Gregor Richards wrote:
I sort of hate to throw myself into the fray, especially since my
studies have kept me more-or-less detached from D entirely, but ...
I realize people are going to misuse the term Open Source. However, the
term is NOT generic, and DOES have a specific meaning; it is in fact
trademarked, and using it to describe software that does not fit the
Open Source Definition is in violation of the trademark.

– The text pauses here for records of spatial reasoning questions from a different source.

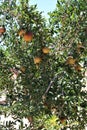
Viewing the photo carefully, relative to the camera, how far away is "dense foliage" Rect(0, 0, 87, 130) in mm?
3621

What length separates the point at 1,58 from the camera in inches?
151

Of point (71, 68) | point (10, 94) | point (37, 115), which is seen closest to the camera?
point (37, 115)

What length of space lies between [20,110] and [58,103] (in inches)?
18.2

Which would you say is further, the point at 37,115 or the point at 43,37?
the point at 43,37

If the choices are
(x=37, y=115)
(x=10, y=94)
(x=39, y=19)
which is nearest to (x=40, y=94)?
(x=37, y=115)

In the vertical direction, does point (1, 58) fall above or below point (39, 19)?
below

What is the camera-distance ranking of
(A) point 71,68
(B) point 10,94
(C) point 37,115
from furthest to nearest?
(B) point 10,94 < (A) point 71,68 < (C) point 37,115

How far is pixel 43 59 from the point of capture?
12.2 ft

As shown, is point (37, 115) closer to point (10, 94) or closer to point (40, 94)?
point (40, 94)

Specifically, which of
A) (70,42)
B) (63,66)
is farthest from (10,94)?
(70,42)

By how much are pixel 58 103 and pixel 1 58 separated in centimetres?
86

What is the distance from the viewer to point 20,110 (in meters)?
3.64

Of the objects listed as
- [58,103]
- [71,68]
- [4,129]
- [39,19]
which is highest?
[39,19]

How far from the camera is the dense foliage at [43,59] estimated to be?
362 centimetres
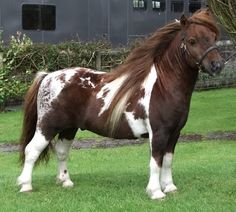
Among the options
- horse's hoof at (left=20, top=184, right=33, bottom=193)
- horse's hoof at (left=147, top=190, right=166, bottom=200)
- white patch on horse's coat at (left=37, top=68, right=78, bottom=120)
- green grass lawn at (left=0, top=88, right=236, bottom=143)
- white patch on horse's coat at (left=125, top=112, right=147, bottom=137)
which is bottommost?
green grass lawn at (left=0, top=88, right=236, bottom=143)

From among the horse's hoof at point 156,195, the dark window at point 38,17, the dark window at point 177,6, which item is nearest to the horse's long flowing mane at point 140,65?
the horse's hoof at point 156,195

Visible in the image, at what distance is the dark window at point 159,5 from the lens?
20.9 metres

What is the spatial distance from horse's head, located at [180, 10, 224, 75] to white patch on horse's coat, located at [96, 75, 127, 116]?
0.86 meters

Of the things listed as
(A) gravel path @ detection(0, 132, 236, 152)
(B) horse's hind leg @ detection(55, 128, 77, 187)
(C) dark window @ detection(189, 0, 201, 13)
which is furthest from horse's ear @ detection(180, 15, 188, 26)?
(C) dark window @ detection(189, 0, 201, 13)

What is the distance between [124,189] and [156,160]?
75 centimetres

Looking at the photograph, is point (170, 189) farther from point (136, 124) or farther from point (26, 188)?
point (26, 188)

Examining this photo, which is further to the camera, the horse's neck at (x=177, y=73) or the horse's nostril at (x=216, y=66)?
the horse's neck at (x=177, y=73)

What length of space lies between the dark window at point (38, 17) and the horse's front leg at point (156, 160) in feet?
41.1

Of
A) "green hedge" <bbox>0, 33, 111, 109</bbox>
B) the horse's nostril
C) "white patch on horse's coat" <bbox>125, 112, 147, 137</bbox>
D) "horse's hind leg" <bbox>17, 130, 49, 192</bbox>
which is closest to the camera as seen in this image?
the horse's nostril

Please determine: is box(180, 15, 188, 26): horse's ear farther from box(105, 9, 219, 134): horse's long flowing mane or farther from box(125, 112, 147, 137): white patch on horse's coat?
box(125, 112, 147, 137): white patch on horse's coat

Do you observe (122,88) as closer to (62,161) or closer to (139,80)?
(139,80)

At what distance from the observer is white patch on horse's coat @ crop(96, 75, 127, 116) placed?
21.6 ft

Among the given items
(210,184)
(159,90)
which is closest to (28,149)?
(159,90)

Wow! I didn't know that. It's not going to stay that way for long, in
fact I'd be surprised if a court case right now didn't rule that it's
already become generic. For example, I have never *once* seen it written
as "Open Source(TM)". And I've read dozens of GNU sites.
But more
importantly than that, it's confusing to the loads of people out here
who use F/OSS and depend on the freedoms it provides. Without
redistribution rights, F/OSS is substantially less valuable, as it
doesn't provide any escape if the original creator loses interest,
spontaneously combusts, decides he hates giving away his source and
closes it again, etc, etc, etc.
I had thought that open = !closed. With this release, DMD is definitely
not closed source.
Your comments imply that there's actually 3 states: open, closed, and
inbetween.
Which is pretty confusing. (BTW, it's not clear to me that "open source"
and "Open Source" are the same).
I understand that the reason the redistribution license isn't fully Open
Source is for quirkly legal reasons with Walter's license of it, and so
it's not really anybody's fault. I'm not trying to put any blame
anywhere for that part.
My only request is that people (or at least Walter) don't describe it
using the term "Open Source". It's confusing, it's wrong, and it dilutes
a perfectly meaningful term. Use "source available", "source included",
"non-redistributable source provided", I don't care, just not the term
with loaded additional meaning.
Fair enough.
- Gregor Richards
PS: Yes, I realize that there's nothing in the words "open" and "source"
that suggest all the other stuff. Welcome to English.
That's why you need (TM) or (R) if you want it to keep it as a trademark.